The Maryland League of Conservation Voters endorsed Maryland Senate candidate Jim Brochin in the 42nd District yesterday, praising his views on preserving open space and protecting the Chesapeake and deriding his opponent, Del. Martha S. Klima, as having one of the worst environmental records of any state legislator.
Susan Brown, executive director of the Maryland League of Conservation Voters, said she believes Brochin, a Democrat who has never held elective office, would be an effective advocate for environmental issues. Klima, a Republican delegate since 1983, has a lifetime rating of 24 percent on the organization's annual scorecards,, nearly 40 points lower than the average legislator, Brown said.
Brochin and Klima are unopposed in their primaries in the 42nd District, which covers the greater Towson area.
"We are confident [Brochin] will be a great voice for us in Annapolis.
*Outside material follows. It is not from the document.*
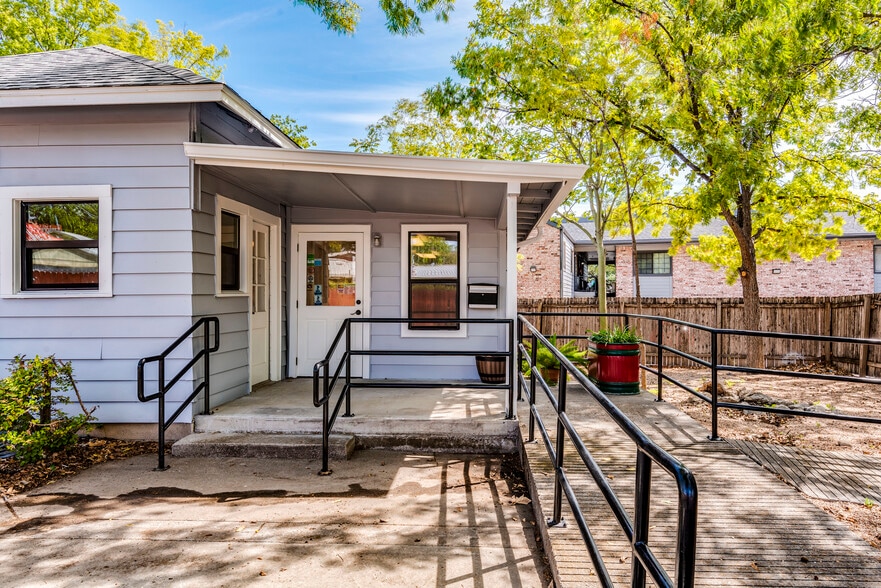 1721 W 35th St, Austin, TX for sale - Primary Photo - Image 1 of 19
He will stand up for everything people here care about: open space, clean air, clean water and the Chesapeake," Brown said.
In contrast, the group provided three-page handouts listing what it calls Klima's "anti-environment votes." The league listed her opposition to the creation of the Office of Smart Growth, the establishment of the Community Legacy program, a water quality bill designed to address the Pfiesteria crisis, among dozens of other environment-related bills.
The group also criticized her for attempting to eliminate mandatory vehicle emissions inspections and for supporting the Intercounty Connector road project in Montgomery and Prince George's counties.
"Real fans of mine, aren't they?" Klima said.
She said many votes the league criticized reflected her belief that programs dealing with "critical human needs" are more important than conservation.
"If you ask me, 'Delegate Klima, do you think it is more important to have Smart Growth or lead paint abatement programs and substance abuse programs to better the lives of human beings,' absolutely I stand on my record," she said. "I'm delighted with my record, and I think my constituents are, too."
Brochin said he also supports those sorts of programs and backs allowing slot machines at racetracks in hopes that with the revenue they generate the state can afford both.
"I think the environment is so important because it's a quality-of-life issue," he said. "You can't just keep developing or there's not going to be anything left."